Three salesmen checked into their hotel room. The desk clerk charged them $30 for the room and each kicked in ten bucks. When the night clerk came in, he realized that they had overcharged for the room and it should have cost $25. He sent the bellhop back with five one dollar bills to refund the money. The men took a dollar each, (meaning that they had each paid $9 for the room) and tipped the bellhop the remaining two dollars.

So, here’s the problem. Each man paid $9 (and 3 X 9 = 27) and the bellhop got two dollars - that makes a total of $29

What happened to the other dollar?

Here’s one that most people can solve in less than five seconds (but most will be wrong):

A bat and a ball cost $1.10 in total. The bat costs $1.00 more than the ball. How much does the ball cost?

Three salesmen rented a room for $25, they each handed over a $10 bill. The desk clerk sent back 5 $1 bills. They each kept one $1 bill and gave the bellhop the remaining 2 $1 bills.

That’s also fine … the hotel gave $5 … $1 to each of the 3 guys, and $2 to the bellhop.

This is why I measure financial transactions and companies primarily using cash flows. Cash flows rarely lie. EBITDA can lie. Adjusted EBITDA lies by definition. even GAAP lies, sometimes it’s even required to lie.

Good morning. I am increasingly realizing (albeit admittedly too late) the importance of cash flows, especially in the current environment.

I understand that one wants to invest in companies with good free cash flow…However, is there some metric ( for example, I see PEG ratio < 3 is good for a growth stock…Is there something like that to compare between 2 stocks based on their cash flows)

$30 is a red herring.

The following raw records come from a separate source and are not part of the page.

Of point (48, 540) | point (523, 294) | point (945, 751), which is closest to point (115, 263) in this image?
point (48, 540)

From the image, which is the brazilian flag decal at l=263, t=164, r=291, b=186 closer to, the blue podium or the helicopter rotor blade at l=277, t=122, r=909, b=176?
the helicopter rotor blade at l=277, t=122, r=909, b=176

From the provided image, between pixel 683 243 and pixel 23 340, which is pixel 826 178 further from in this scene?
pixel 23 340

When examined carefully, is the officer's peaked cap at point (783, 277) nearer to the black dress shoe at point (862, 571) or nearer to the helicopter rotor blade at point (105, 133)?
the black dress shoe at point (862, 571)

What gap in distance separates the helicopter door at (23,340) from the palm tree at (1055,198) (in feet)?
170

The room cost $25. Each salesman paid $9 which equals $27 and the bellhop stole $2. $27-$2=$25, the cost of the room, the number you should be reconciling to.

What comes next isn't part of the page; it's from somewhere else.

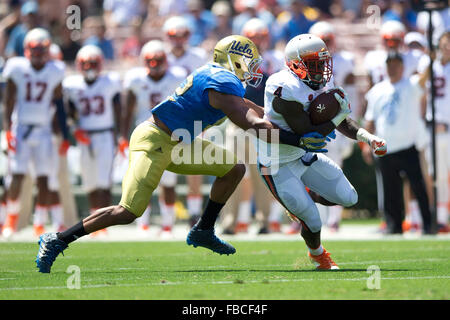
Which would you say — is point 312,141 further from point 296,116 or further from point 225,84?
point 225,84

As pointed out by others, $.05+$1.05=$1.10.

Now, here’s one from a favorite book of mine, The Man Who Counted by Melba Tahan.

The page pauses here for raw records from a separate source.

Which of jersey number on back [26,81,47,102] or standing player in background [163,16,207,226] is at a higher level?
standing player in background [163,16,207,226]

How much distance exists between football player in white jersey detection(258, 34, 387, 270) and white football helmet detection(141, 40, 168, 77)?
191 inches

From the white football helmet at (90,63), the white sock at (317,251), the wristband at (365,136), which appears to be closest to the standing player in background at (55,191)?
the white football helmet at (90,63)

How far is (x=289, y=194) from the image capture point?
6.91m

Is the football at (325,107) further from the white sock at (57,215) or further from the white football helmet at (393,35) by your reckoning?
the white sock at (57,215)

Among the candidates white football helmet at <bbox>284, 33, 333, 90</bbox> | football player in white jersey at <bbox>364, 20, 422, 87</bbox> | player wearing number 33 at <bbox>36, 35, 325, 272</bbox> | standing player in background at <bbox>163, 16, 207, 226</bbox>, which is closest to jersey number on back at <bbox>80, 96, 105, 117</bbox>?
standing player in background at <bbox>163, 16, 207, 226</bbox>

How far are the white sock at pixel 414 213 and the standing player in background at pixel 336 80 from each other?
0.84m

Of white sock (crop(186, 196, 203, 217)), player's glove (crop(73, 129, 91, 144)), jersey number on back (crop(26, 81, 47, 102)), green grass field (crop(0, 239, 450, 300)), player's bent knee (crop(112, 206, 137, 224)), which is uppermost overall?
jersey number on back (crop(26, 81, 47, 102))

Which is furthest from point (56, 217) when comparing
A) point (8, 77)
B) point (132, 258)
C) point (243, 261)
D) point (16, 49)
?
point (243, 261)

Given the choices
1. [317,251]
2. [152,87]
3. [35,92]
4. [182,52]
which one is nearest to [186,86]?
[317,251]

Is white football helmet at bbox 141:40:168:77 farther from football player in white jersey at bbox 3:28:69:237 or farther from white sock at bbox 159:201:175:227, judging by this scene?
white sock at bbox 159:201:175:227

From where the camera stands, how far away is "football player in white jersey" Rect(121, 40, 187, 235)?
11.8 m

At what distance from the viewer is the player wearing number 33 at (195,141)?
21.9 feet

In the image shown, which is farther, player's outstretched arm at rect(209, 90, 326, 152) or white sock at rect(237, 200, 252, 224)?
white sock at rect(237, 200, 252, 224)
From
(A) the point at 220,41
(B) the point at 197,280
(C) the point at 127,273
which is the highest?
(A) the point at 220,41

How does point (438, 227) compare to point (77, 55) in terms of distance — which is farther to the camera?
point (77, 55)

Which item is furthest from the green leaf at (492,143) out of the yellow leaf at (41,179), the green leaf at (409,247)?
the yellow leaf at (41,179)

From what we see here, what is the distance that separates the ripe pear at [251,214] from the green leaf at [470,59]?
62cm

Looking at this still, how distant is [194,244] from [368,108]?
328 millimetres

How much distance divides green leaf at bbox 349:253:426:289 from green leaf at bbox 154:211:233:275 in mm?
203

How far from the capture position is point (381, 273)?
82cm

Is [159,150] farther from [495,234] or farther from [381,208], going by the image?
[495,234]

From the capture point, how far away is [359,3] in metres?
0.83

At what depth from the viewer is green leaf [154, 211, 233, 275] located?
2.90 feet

3 brothers received an inheritance of 35 camels, one-half to the eldest, one-third to the middle son, and one-ninth to the youngest. However, no matter how they tried, the camels could not be divided fairly. For example, half of 35 is 17 and a half camels and a one-third and one-ninth do not divide evenly either.

A wise man riding by on a camel listened to the brother’s problem and announced he had a solution!

He gifted his camel to the brothers so now they owned 36 camels. He said to the eldest, if you divide 36 in half, you now have 18 camels, more than the 17 and a half you were supposed to get. To the middle son he said you have one-third, or 12 camels, more than the 11 and two-thirds you were supposed to get. To the youngest he said you now have 4 camels, more than the 3 and eight-ninths camel you were supposed to have.

The brothers were thrilled as the each got more camels than they originally thought they would! They counted up the camels they received, 18+12+4 which equaled 34 camels. As they had 36 camels, they gave back the wise man his camel plus the extra camel as a gift for solving the problem.

The wise man rode off with his 2 camels and all were happy.

Heh heh … a half plus a third plus a ninth does not make 100%, there is leftover … for the clever guy to get something from nothing (not really nothing, but rather the gift of acumen of allocating capital, and, more importantly, convincing others to do it his way). Just like much of wall street.